Silbatos y megáfonos: la resistencia civil contra redadas migratorias en Estados Unidos
En diversas ciudades de Estados Unidos, los agentes migratorios han enfrentado una inusual forma de oposición: pobladores civiles que, armados con silbatos, megáfonos y el sonido estridente de cláxones, sabotear activamente las redadas contra migrantes. Esta táctica de resistencia ha surgido como respuesta al endurecimiento de las medidas gubernamentales bajo la administración actual, creando un escuadrón de patrulleros civiles dedicados a proteger a la comunidad inmigrante.
El ruido como arma contra el ICE
Jesús de la Torre, uno de los líderes de este movimiento, relató a Grupo Imagen que desde hace más de un mes, él y su grupo salen a las calles para auxiliar a inmigrantes indocumentados. "Somos patrulleros porque, cuando ellos (agentes) están rondando un lugar de trabajadores, los bloqueamos de todos lados, vamos y los espantamos. Que se vayan. Y sacamos a los trabajadores y los echamos a las camionetas como si fuéramos coyotes", explicó De la Torre, quien prefiere mantener su ubicación en el anonimato por temor a represalias.
La estrategia se basa en generar un caos acústico que desaliente a los elementos del Servicio de Control de Inmigración y Aduanas (ICE). "Empezamos a hacer ruido más fuerte y nos ponemos más agresivos con ellos, no de tocarlos ni de golpearlos ni nada, diciéndoles malas palabras y sonando cornetas", detalló. Incluso, De la Torre utiliza un megáfono que coloca cerca de los vehículos oficiales, creando una molestia persistente hasta que los agentes se retiran.

** Problemas y tareas **
1/ Indica si cada afirmación coincide con el artículo sobre la resistencia civil contra las redadas, con un sí o un no y las palabras exactas del texto que lo deciden: (a) De la Torre dice que golpean a los agentes. (b) De la Torre mantiene su ubicación en el anonimato por miedo a represalias. (c) El grupo de De la Torre sale a las calles desde hace más de un año.
2/ Devuelve sin cambios el fragmento del artículo sobre la resistencia civil contra las redadas que va entre "Silbatos y megáfonos: la" y "la comunidad inmigrante.", ambos incluidos.
3/ Enumera todos los objetos que, según el artículo sobre la resistencia civil contra las redadas, usan los civiles para hacer ruido.

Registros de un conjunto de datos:
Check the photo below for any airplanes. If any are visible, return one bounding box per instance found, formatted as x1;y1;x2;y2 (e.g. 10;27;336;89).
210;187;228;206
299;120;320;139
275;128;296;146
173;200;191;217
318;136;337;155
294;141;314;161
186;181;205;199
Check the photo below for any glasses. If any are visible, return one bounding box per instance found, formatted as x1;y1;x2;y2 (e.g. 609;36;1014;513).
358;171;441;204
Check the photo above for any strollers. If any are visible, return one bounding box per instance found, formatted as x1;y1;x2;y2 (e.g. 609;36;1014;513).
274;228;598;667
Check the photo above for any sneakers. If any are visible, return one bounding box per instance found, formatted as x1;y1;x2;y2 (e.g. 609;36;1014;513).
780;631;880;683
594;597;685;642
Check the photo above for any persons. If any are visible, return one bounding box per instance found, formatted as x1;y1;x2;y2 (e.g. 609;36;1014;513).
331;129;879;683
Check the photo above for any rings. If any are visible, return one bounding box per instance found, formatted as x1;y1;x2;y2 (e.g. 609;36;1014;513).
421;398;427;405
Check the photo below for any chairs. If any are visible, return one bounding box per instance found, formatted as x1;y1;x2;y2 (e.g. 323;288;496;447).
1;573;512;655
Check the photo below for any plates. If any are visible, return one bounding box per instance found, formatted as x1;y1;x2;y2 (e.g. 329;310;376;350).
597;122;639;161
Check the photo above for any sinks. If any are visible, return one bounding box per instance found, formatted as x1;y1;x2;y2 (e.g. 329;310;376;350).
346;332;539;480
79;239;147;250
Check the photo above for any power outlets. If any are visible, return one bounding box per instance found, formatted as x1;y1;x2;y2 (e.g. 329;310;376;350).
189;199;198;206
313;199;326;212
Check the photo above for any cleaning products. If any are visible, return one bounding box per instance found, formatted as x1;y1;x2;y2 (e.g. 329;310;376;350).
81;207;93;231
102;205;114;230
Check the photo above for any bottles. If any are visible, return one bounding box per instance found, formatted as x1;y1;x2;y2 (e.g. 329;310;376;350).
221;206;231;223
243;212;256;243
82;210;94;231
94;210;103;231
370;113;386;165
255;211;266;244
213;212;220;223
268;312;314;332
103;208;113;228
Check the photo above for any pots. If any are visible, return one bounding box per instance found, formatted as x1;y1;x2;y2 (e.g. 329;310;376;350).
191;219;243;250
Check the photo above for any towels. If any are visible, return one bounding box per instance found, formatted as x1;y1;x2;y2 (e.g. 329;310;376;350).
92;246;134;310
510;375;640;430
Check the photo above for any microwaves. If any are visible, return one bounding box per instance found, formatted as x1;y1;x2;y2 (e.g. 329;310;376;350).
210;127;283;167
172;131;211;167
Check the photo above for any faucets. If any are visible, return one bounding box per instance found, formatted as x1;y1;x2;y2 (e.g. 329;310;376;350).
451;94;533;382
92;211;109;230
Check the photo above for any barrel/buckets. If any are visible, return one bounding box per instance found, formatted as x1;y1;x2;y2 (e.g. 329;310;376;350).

** Resultados obtenidos **
1/
(a) No: "no de tocarlos ni de golpearlos ni nada".
(b) Sí: "quien prefiere mantener su ubicación en el anonimato por temor a represalias".
(c) No: "desde hace más de un mes".

2/
Silbatos y megáfonos: la resistencia civil contra redadas migratorias en Estados Unidos
En diversas ciudades de Estados Unidos, los agentes migratorios han enfrentado una inusual forma de oposición: pobladores civiles que, armados con silbatos, megáfonos y el sonido estridente de cláxones, sabotear activamente las redadas contra migrantes. Esta táctica de resistencia ha surgido como respuesta al endurecimiento de las medidas gubernamentales bajo la administración actual, creando un escuadrón de patrulleros civiles dedicados a proteger a la comunidad inmigrante.

3/ Silbatos, megáfonos, cláxones y cornetas.